Stored data:
☆ ☆ ☆ ☆ ☆

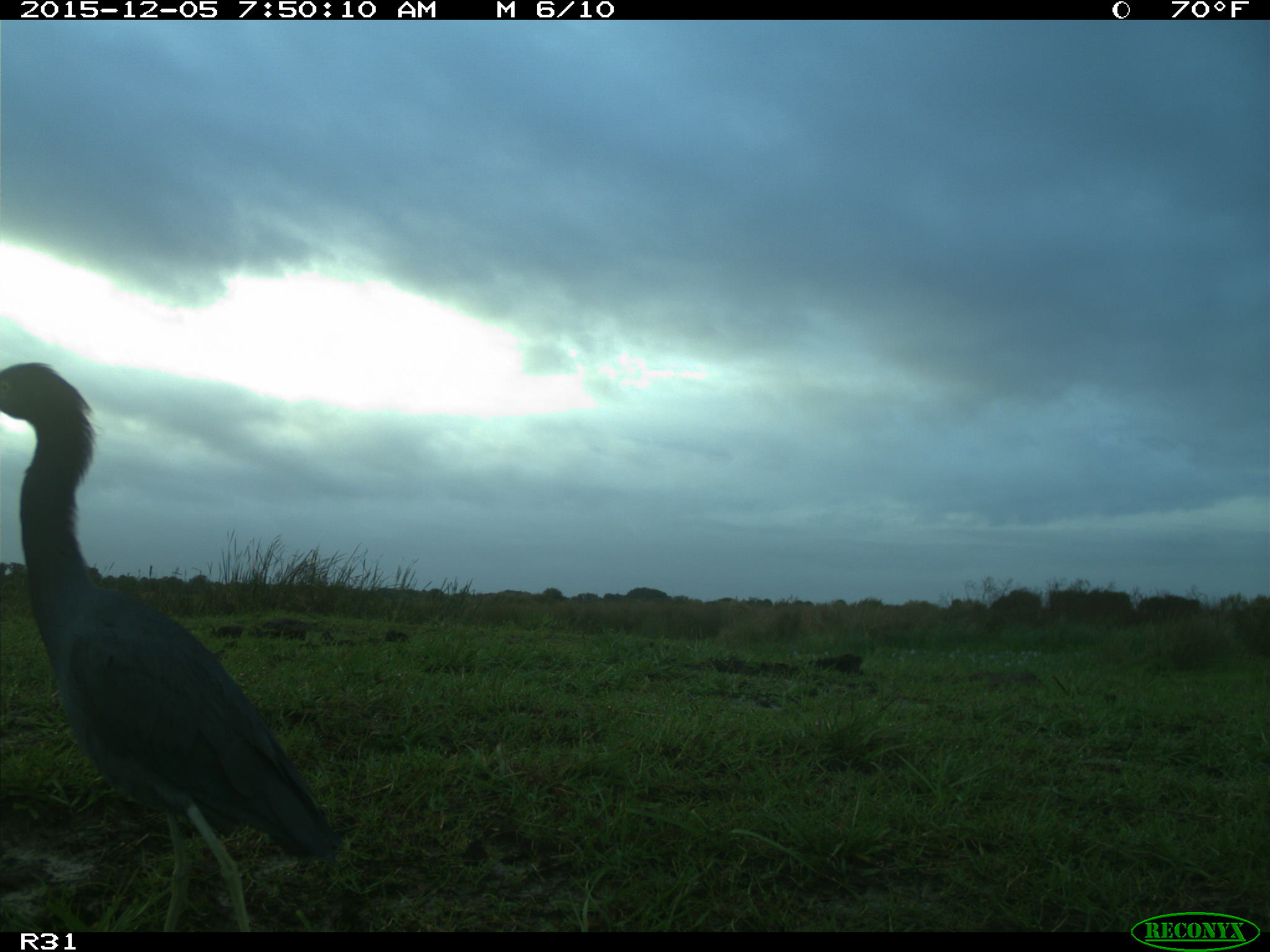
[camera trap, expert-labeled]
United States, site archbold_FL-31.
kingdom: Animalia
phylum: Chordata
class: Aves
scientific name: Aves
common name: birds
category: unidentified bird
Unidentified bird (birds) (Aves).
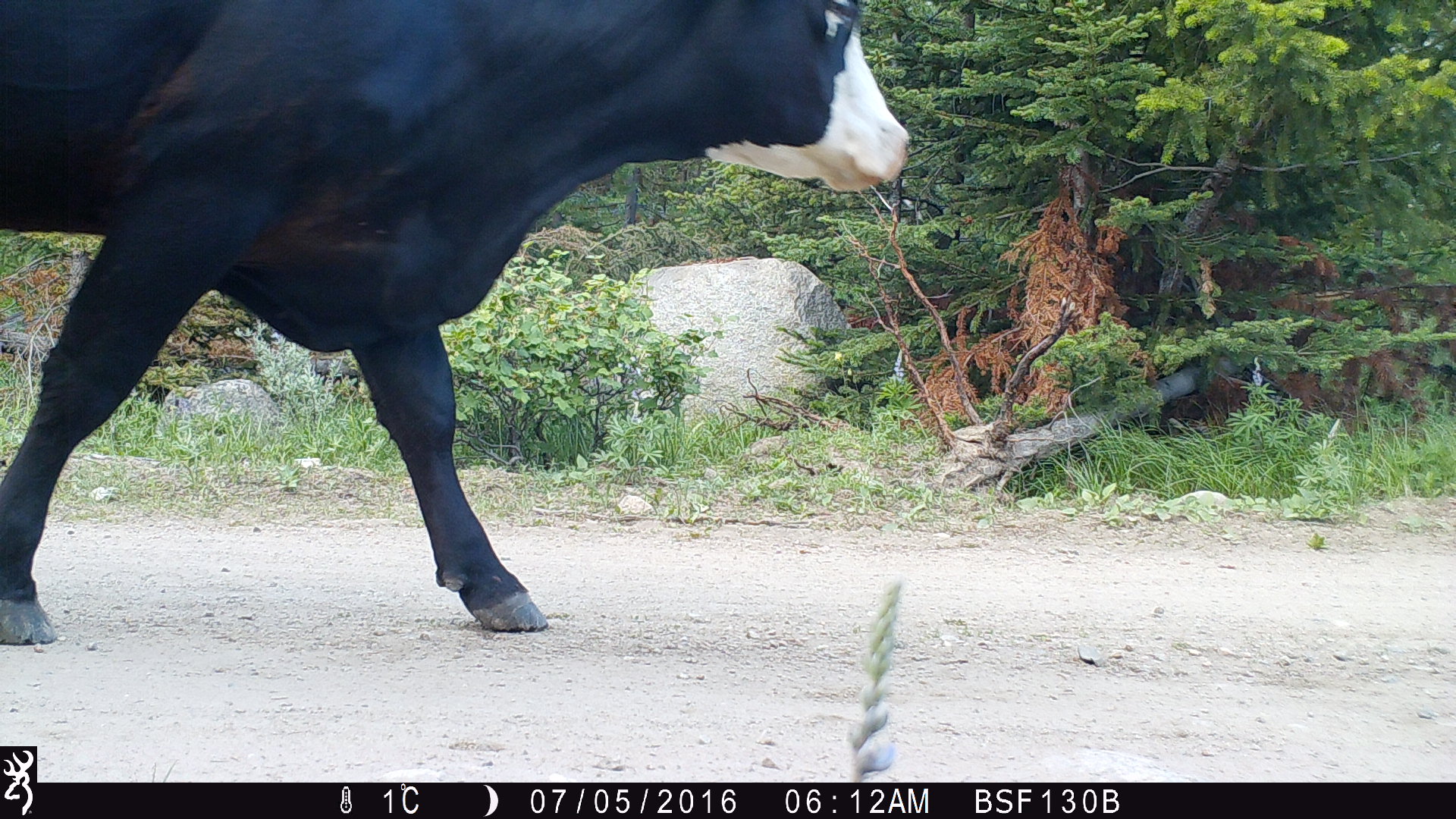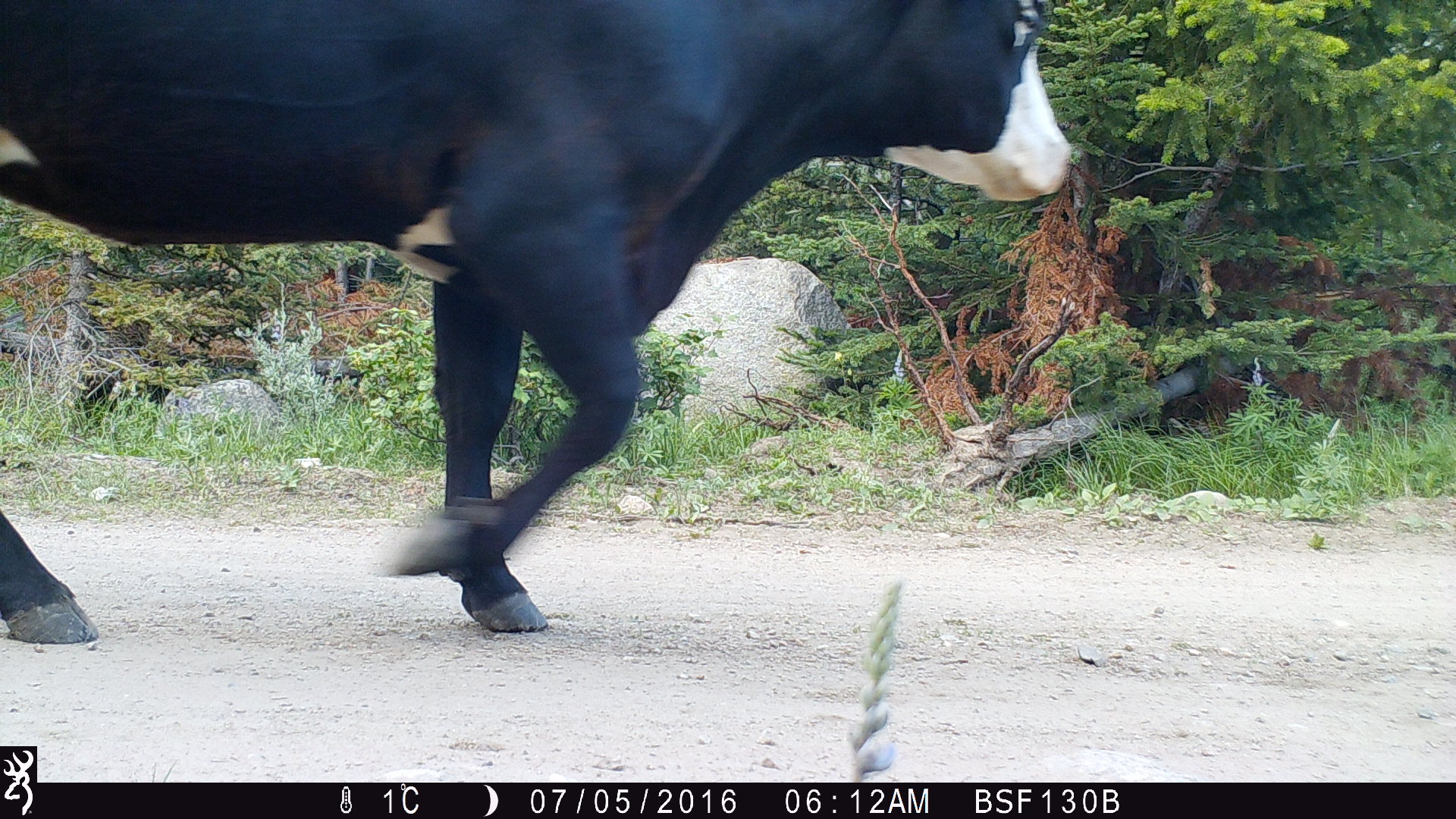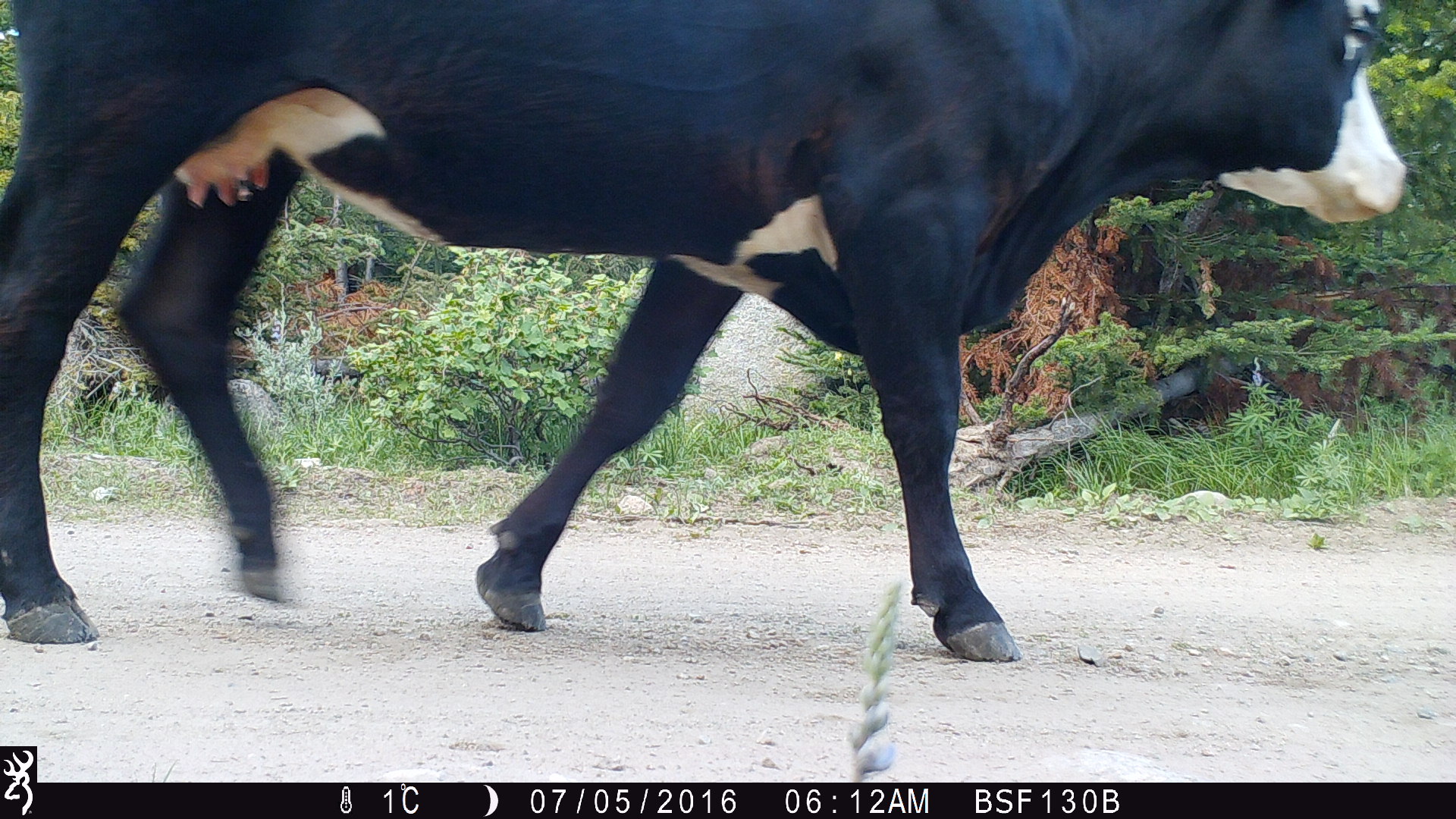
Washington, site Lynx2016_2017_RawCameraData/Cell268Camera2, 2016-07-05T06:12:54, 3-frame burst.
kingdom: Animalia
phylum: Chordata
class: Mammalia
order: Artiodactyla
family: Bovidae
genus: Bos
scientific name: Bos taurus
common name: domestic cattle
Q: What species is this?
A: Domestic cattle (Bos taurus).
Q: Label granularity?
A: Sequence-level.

☆ ☆ ☆ ☆ ☆

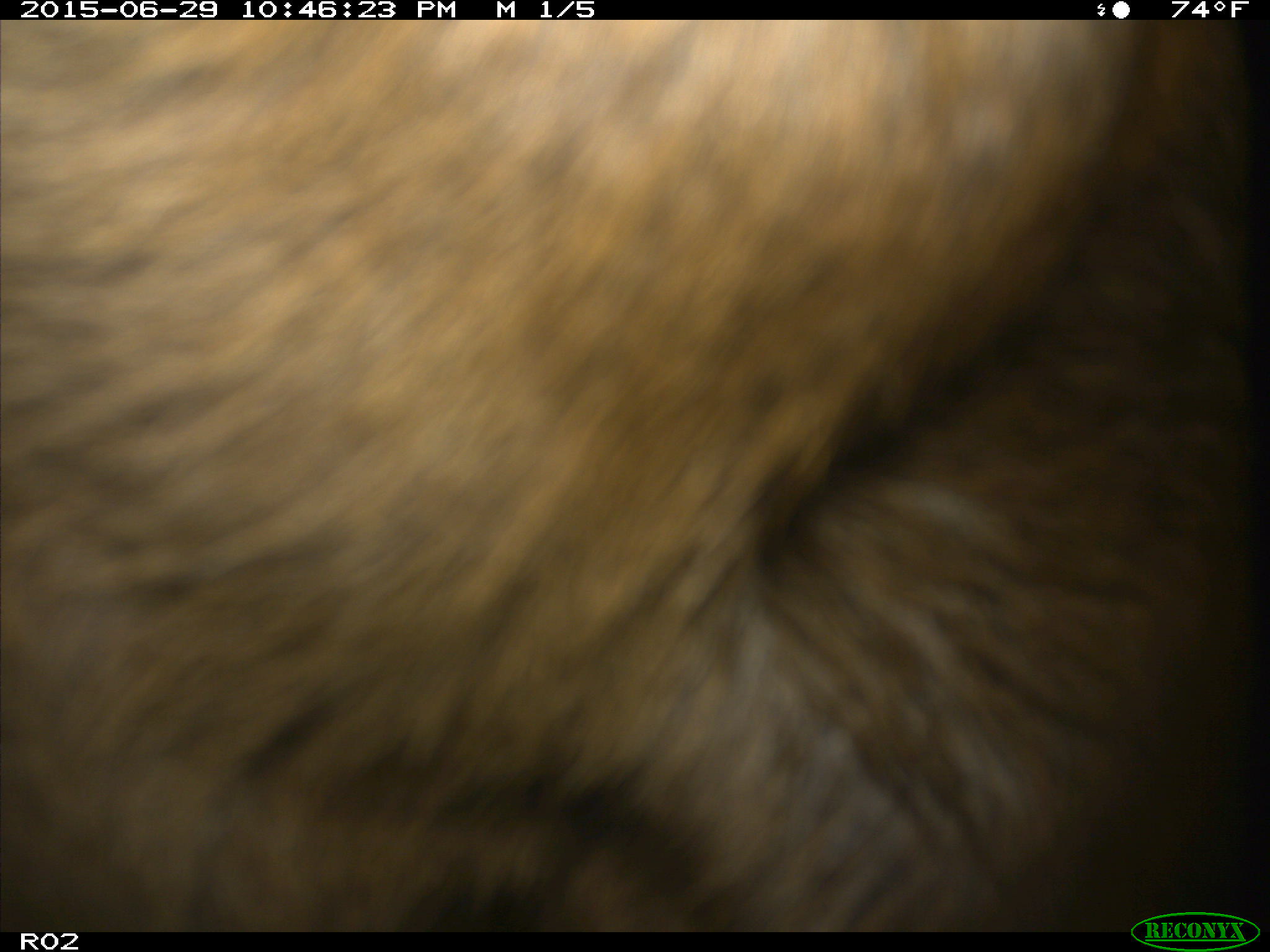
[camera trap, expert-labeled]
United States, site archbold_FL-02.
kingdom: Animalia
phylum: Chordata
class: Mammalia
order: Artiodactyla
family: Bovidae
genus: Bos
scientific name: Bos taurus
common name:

☆ ☆ ☆ ☆ ☆

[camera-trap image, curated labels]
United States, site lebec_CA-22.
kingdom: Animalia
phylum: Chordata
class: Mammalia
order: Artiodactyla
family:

☆ ☆ ☆ ☆ ☆

▸ **What is expected**
Your task is to return each line of the data above that contains the string "name".

▸ **Result of the task**
scientific name: Aves
common name: birds
scientific name: Bos taurus
common name: domestic cattle
scientific name: Bos taurus
common name:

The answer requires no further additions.